LANGLEY, B.C. -- Hours after their photos started going viral on social media, a Good Samaritan called Mounties to tell them he found a trio of stolen puppies dumped in a vacant lot behind his Aldergrove home.

A longtime competitive dog breeder in the Fraser Valley had asked for help to find the very valuable and distinctive puppies stolen from her facility, one of whom needs medical attention to address a rare condition that could cause blindness.

"They’re thirsty and tired, but ok," said Sandy Anderson.

She's been breeding championship show dogs and purebred German shepherds for nearly 40 years and was alarmed to discover three puppies she was going to train to compete at the Westminster Kennel Club Dog Show were stolen from her property in Langley.

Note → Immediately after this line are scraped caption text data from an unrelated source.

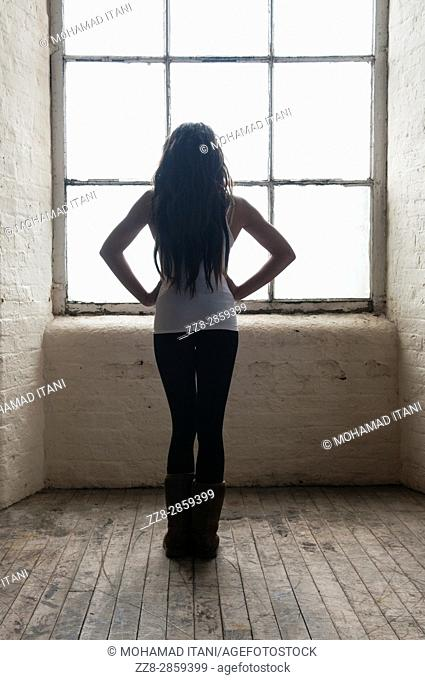 young woman standing near the window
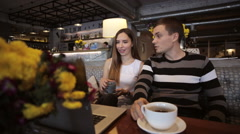 Happy couple of frends sitting in cafe using laptop and laughing Stock Footage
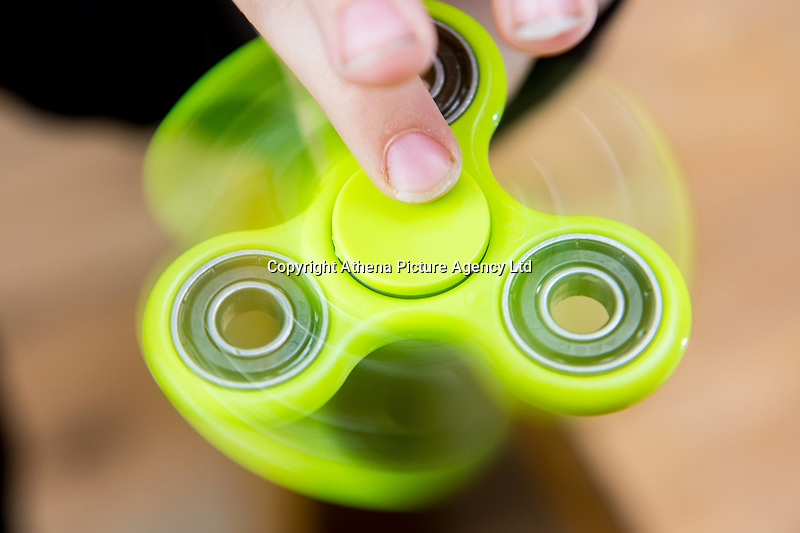 A young boy uses a bright green fidget spinner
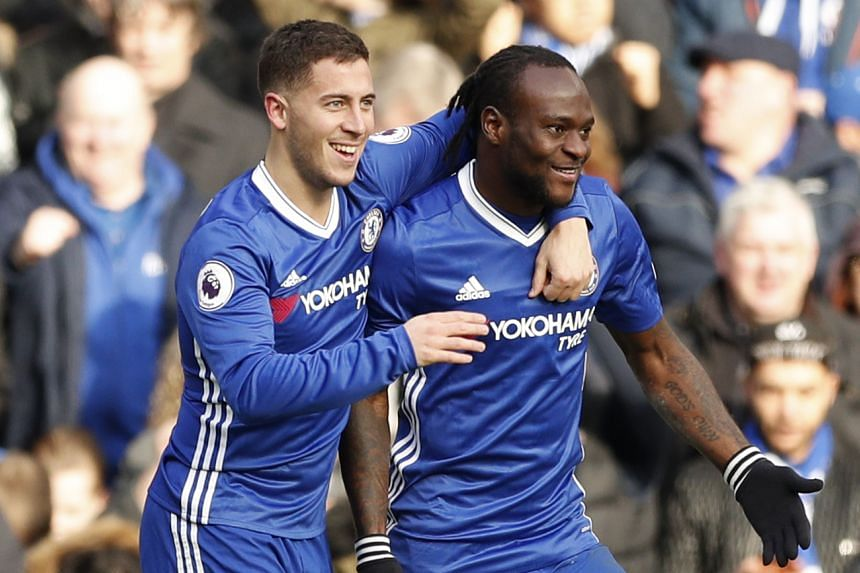 Chelsea's Eden Hazard celebrates scoring their second goal with Victor Moses.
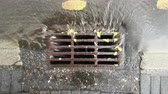 gutter system : rain water falling into sewerage after downpour from the top view Stock Footage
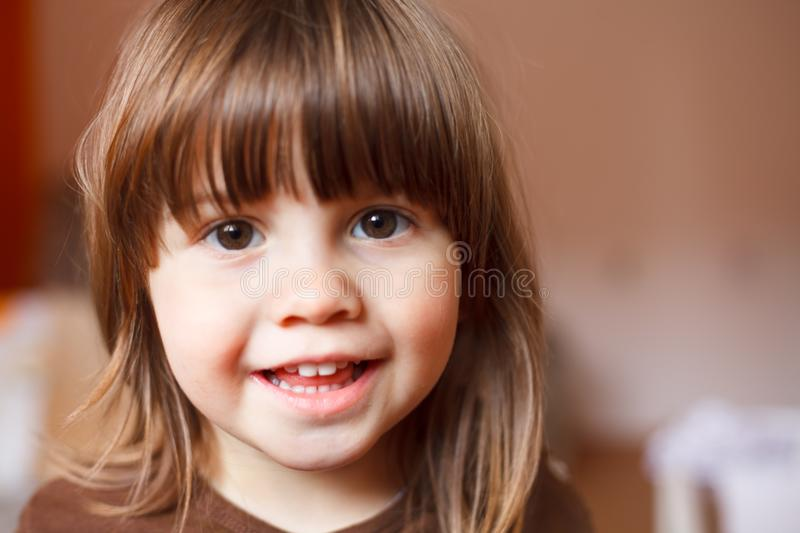 Adorable happy cute laughing smiling toddler girl. Looking at the camera royalty free stock photography
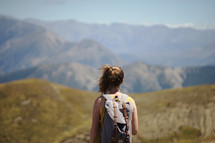 a woman backpacking through a mountain landscape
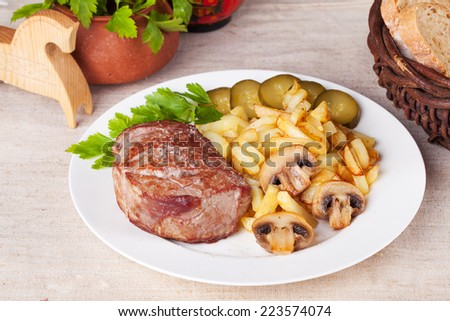 meat with french fries and pickles in a still life rustic, rural, county
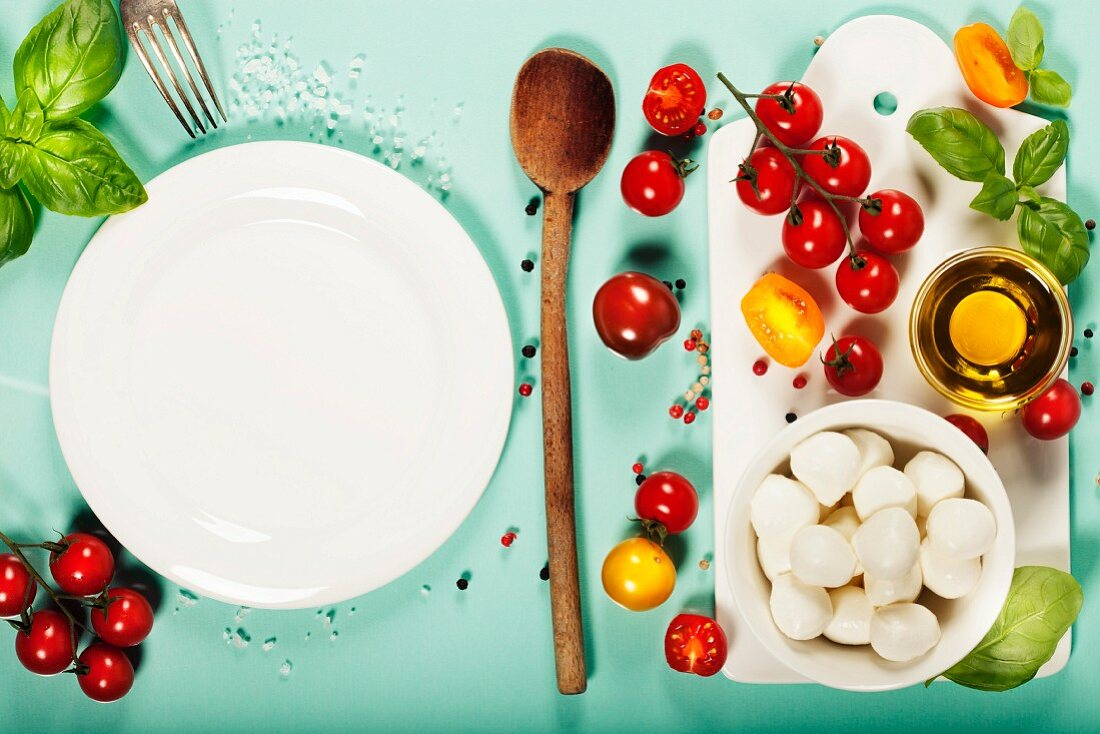 White ceramic serving board and caprese salad ingredients over light blue background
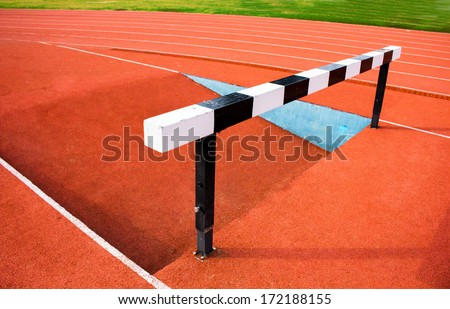 Black and white hurdles  - stock photo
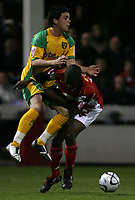 Photo: Paul Thomas.<br /> Rotherham United v Norwich City. Carling Cup. 19/09/2006.<br /> <br /> Ian Henderson (L) of Norwich jumps into Colin Cochraine.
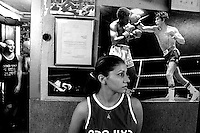 Three times Israeli champion Nili Salimov, waits to fight the Jerusalem Cup, next to the ringside in the Jerusalem Boxing Club. The club has 150 members with a majority of Israelis and a minority of Palestinians ( 15 boxers). November4, 2004.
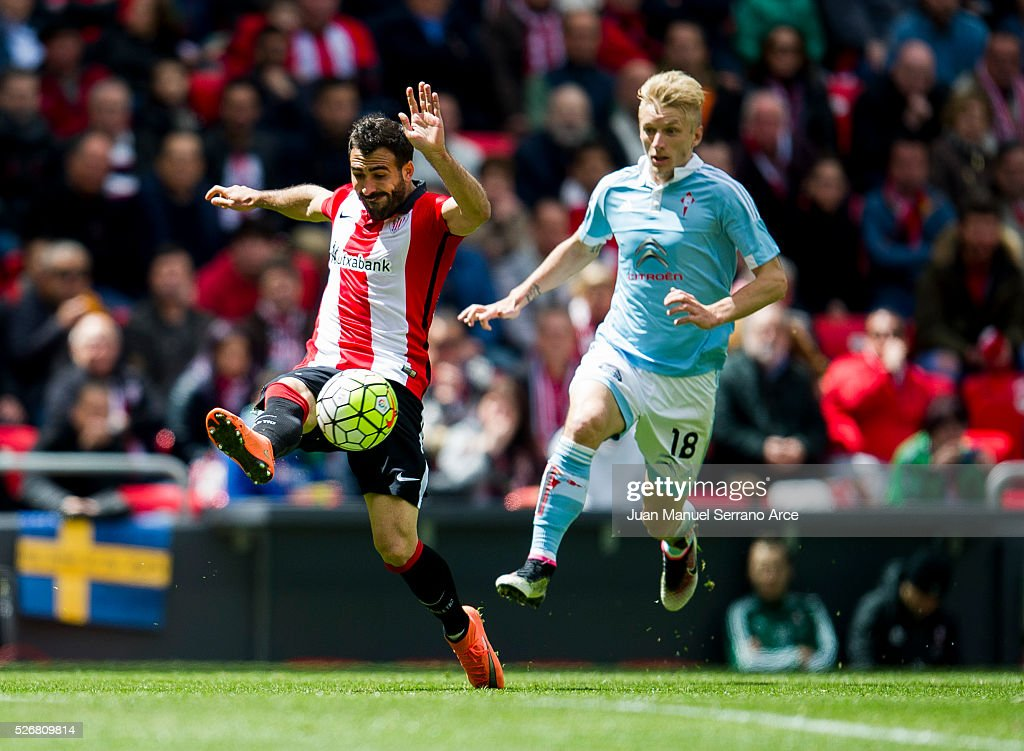 Mikel Balenziaga of Athletic Club Bilbao competes for the ball with <a gi-track='captionPersonalityLinkClicked' href=/galleries/search?phrase=Daniel+Wass&family=editorial&specificpeople=7487616 ng-click='$event.stopPropagation()'>Daniel Wass</a> of RC Celta de Vigo during the La Liga match between Athletic Club Bilbao and RC Celta de Vigo at San Mames Stadium on May 01, 2016 in Bilbao, .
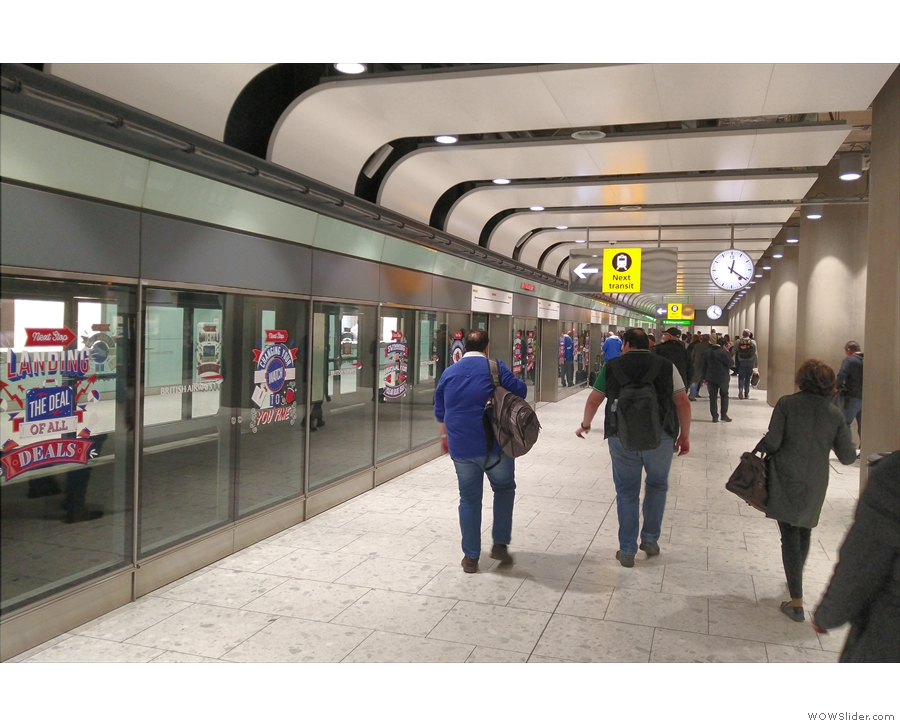 ... escalators and catch the transit, a little underground train that runs to B and C gates.
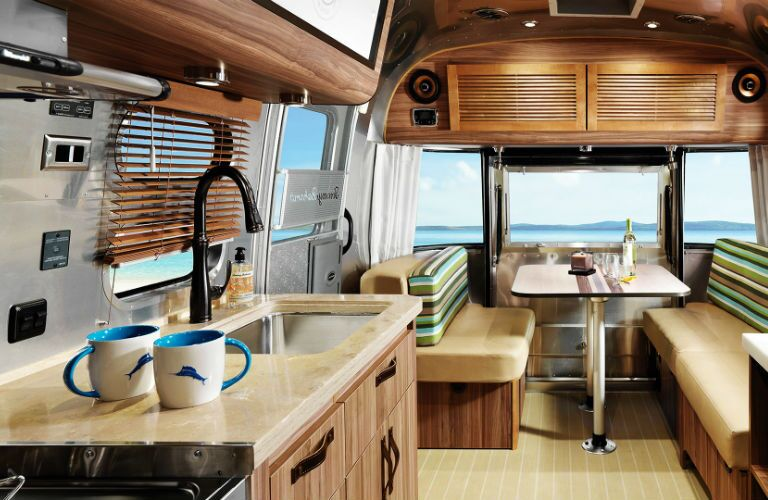 An interior photo of the living space in the 2019 Airstream Tommy Bahama.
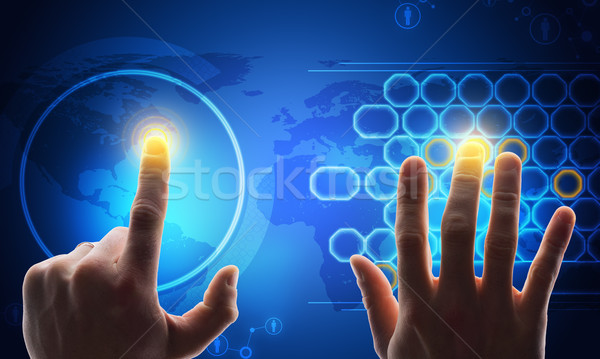 Humans hands touching blue holographic screen Stock photo © cherezoff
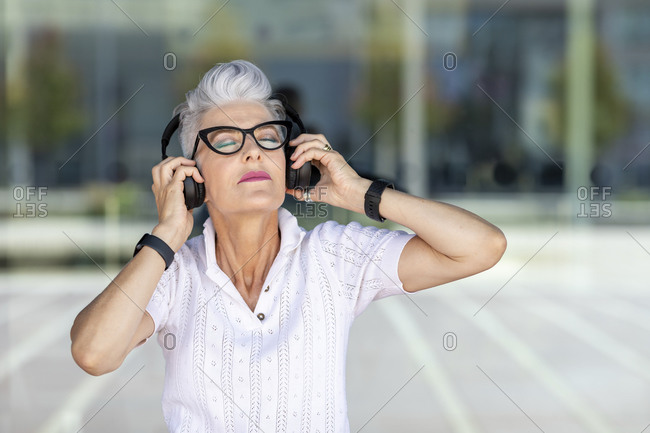 Senior woman listening to music through headphones against glass window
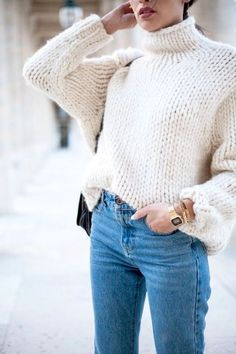 White handmade pullover, and blue jeans.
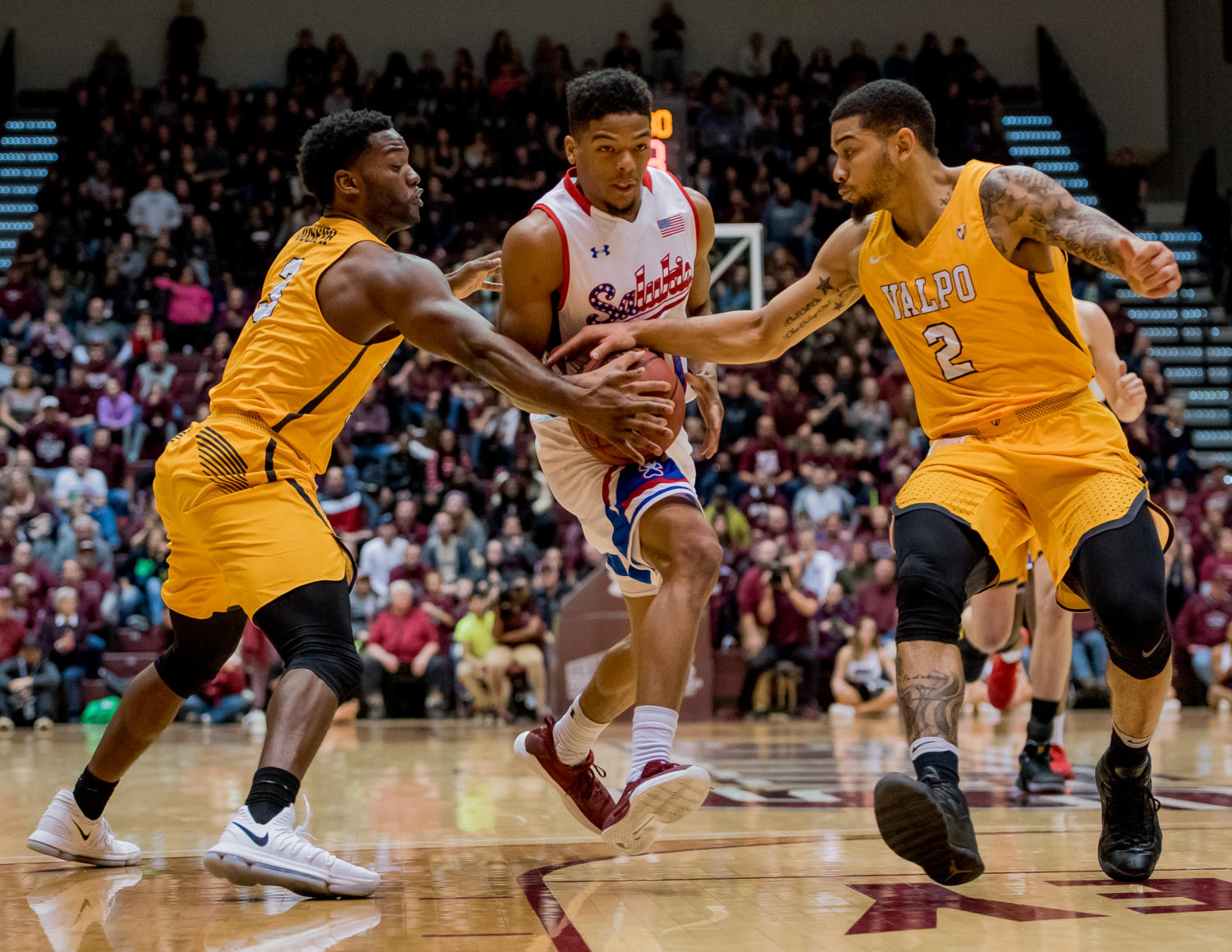 Sophomore guard Aaron Cook attempts to get past Valparaiso guard Max Joseph, far left, and Valparaiso guard Tevonn Walker Saturday, Feb. 3, 2018, during the Salukis' 65 - 59 win against the Valparaiso Crusaders at SIU Arena. (Brian Munoz | @BrianMMunoz)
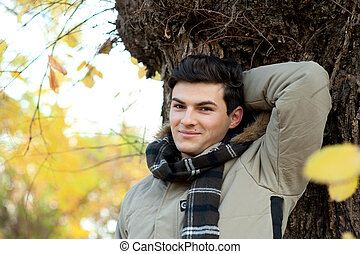 Young smiling man portrait - Young smiling man portrait in...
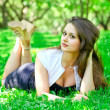Young womrelaxing in park — Stok Fotoğraf #25228535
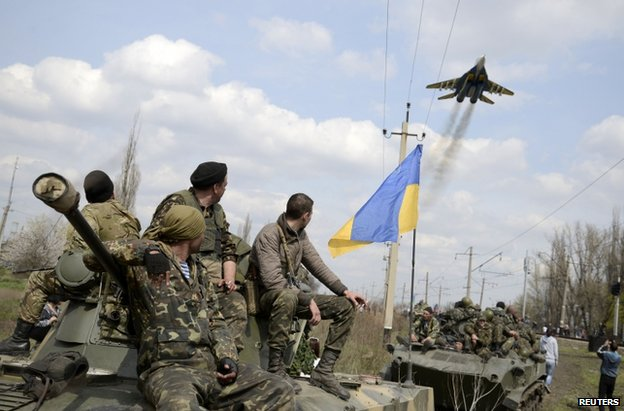 Ukrainian soldiers watch a jet pass near Kramatorsk, Ukraine, 16 April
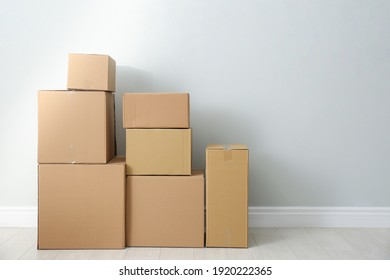 Cardboard boxes with stuff indoors, space for text. Moving day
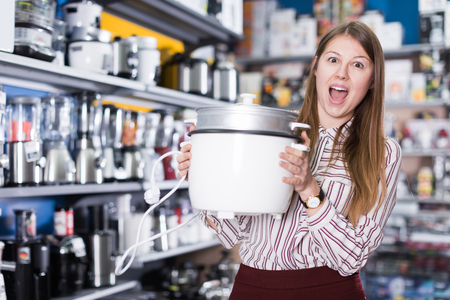 Attractive girl in delight from new devices in shop of house appliances  Stock Photo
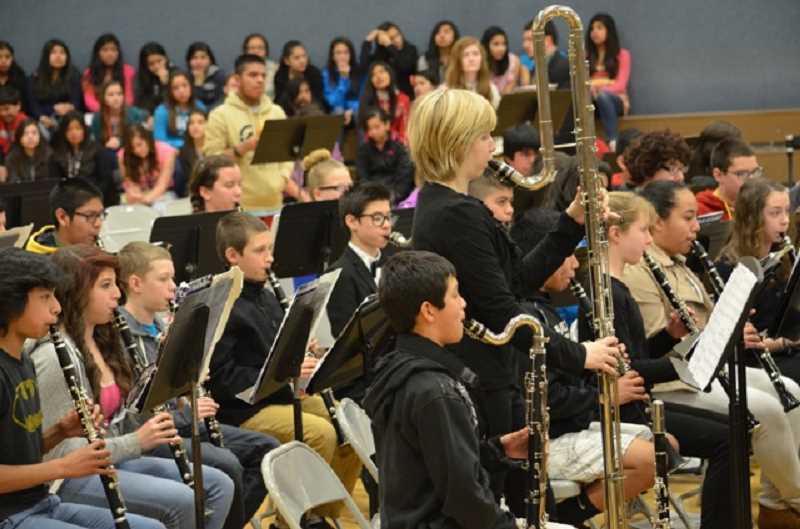 by: JANIS BRENTANO - A mixed group of Woodburn band students and the Portland Youth Woodwind Ensemble performs at Valor Middle School Wednesday. The ensemble featured both common and unusual instruments, including the 6-foot contrabass clarinet (above, center).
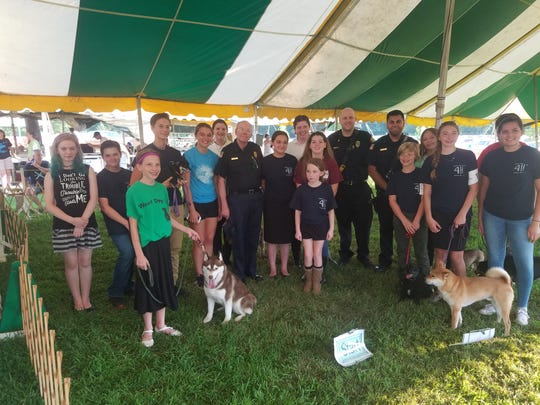 """As part of their community service, the Woof Dog Club raised money via working the kitchen at their dog shows and """"shake-a-can"""" at Tractor Supply and donated $200 to the Country Hills Fire Department to purchase life saving equipment for animals in fires.Check presented by Kate McHale. Photo was taken in the Dog Show Tent at the Somerset County 4-H Fair."""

"They would’ve walked right past my bedroom window to get these dogs," she said, explaining that a fence on the property was knocked down overnight to steal the three pups from Woodside German Shepherds.

The two females and one male, just eight weeks old, share the same father as Bella, the Chilliwack German shepherd that won several honours at the prestigious Westminster competition earlier this year.

GS Puppy

All three dogs have numbers tattooed inside their ears, which are currently sticking straight up as they’ve been temporarily glued into that position to take on the desired "pointy" shape that helps the animals be more competitive and desirable.

They’re about 20 pounds each, so Anderson thinks several people were responsible for the theft.

"It takes years and years to breed these dogs to compete and train," explained Anderson. "These are very sought-after dogs for competition and breeding because the puppies are worth a lot of money."

She estimates the value of each puppy at around $5,000.

The male puppy has a rare medical condition that has tufts of hair growing out of the corners of his eyes, which are quite red and irritated as a result. Anderson says the pup, nicknamed Sweet Cheeks, is scheduled for surgery this Friday to remove the hair and prevent blindness and other health issues.

"It’s devastating. I have no idea who would’ve done something like this,” said the breeder. “Did they do it to sell them? Did they do it for dog fighting? Did they do it for — who knows what?”

Now that they’re home safe and sound, Anderson is thanking Langley RCMP and the public for helping recover the purebred pups, which she hopes will have a bright future on the competition circuit.